L’11 settembre dello stesso anno, a Des Moines, Iowa, Lindbergh terrà alla radio, quello che molti storici hanno definito “uno dei più vili discorsi di politica estera mai pronunciati da un eminente americano”, indicando gli appartenenti alla “razza ebraica” come coloro che tramavano per portare l’America – cristiano-nazionalista, pia e pacifista – alla guerra.
L’indomani, il discorso di Lindbergh era riportato dalla quasi totalità dei quotidiani, scatenando nel Paese una reazione inaspettata dei lettori che paragonavano il suo discorso a quello della propaganda tedesca. Lo scrittore Rex Stout, il creatore di Nero Wolfe, gli si rivolse con queste parole: «Vorrei poterti guardare negli occhi, colonnello Lindbergh, e spiegarti che non sai di cosa stai parlando. È pura imbecillità non unirsi alla Gran Bretagna e vincere».

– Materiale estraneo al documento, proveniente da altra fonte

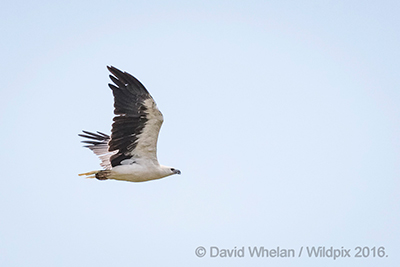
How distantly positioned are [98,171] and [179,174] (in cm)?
218

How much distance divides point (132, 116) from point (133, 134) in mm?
510

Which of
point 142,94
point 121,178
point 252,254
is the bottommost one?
point 252,254

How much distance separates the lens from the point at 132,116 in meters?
14.5

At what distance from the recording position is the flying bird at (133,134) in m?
14.4

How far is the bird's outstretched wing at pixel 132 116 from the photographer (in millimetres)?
14352

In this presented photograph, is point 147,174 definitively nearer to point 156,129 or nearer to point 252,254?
point 156,129

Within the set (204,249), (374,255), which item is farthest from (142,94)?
(374,255)

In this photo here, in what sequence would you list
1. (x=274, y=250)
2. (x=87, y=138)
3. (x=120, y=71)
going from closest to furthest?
(x=120, y=71), (x=274, y=250), (x=87, y=138)

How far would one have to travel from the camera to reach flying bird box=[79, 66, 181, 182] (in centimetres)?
1438

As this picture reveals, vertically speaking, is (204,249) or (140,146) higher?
(140,146)

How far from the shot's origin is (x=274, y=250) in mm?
15656

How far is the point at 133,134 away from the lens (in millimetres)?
14719

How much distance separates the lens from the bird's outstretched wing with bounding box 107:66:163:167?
47.1ft

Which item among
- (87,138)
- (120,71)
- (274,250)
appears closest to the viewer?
(120,71)
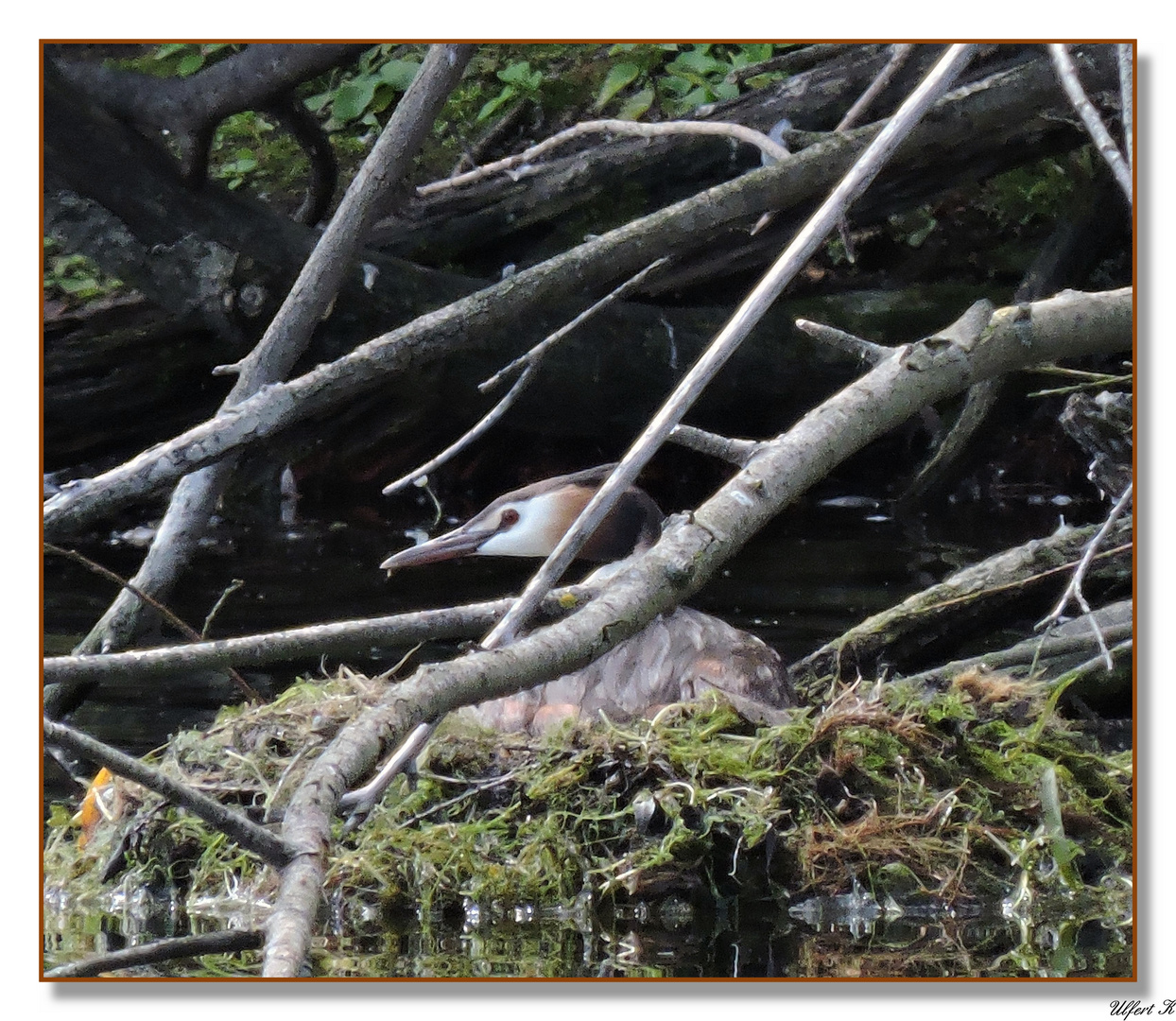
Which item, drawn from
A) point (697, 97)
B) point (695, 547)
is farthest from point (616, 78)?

Il 10 dicembre l’aviatore avrebbe dovuto tenere un nuovo discorso a Boston, ma tre giorni prima i giapponesi attaccarono Pearl Harbor e l’eroe pensò bene di soprassedere. A quel punto, a Lindbergh – ormai percepito come una Quinta Colonna dei nazisti, biasimato all’unisono da democratici e repubblicani, e la cui lealtà patriottica fu messa pubblicamente in dubbio da Roosevelt – non rimase che rimettere il suo grado di colonnello al ministro della Guerra, e una pietra tombale cadde sulla sua reputazione.
Resta il ricordo delle parole del pastore metodista Halford E. Luccock, professore di omiletica all’Università di Yale, che in un celebre sermone ammonì: «Quando e se il fascismo arriverà in America non sarà contrassegnato da una svastica; non si chiamerà nemmeno fascismo; si chiamerà, ovviamente, “americanismo”».
Epilogo
Alla fine di ottobre del 1946, a poco più di un anno dalla fine della guerra, all’assistente procuratore generale O. John Rogge venne assegnata l’inchiesta sul più grande caso di sedizione della storia degli Stati Uniti: dimostrare che, scrive Maddow, «un numero sorprendente di americani, compresi alcuni in posizioni sorprendentemente altolocate, erano stati collusi con i nazisti contro gli interessi nazionali». L’inchiesta portò Rogge a intervistare i membri dell’elite nazista sotto processo a Norimberga, acquisendo più di 30mila documenti recuperati dagli archivi del ministero degli esteri tedesco che rivelavano, con prove concrete, l’identità di numerosi insospettati americani che avevano aiutato e favorito Hitler nella sua campagna per tenere l’America fuori dalle “guerre straniere”, e quanto avevano ricevuto in cambio della loro collaborazione.
Al procuratore generale Clark non piacque molto quello che lesse nel rapporto preliminare di Rogge. Ancor meno piacque al presidente Truman che, per motivi di “opportunità politica”, licenziò Rogge su due piedi.
Quando l’ormai pensionato Rogge, nel 1961, dette alle stampe una parte, seppur minima e depurata, dei documenti della sua inchiesta (The Official German Report: Nazi Penetration 1924-1942), il paese aveva ormai voltato pagina e si stava occupando solo del “pericolo rosso”. Nessuno comprò il suo libro.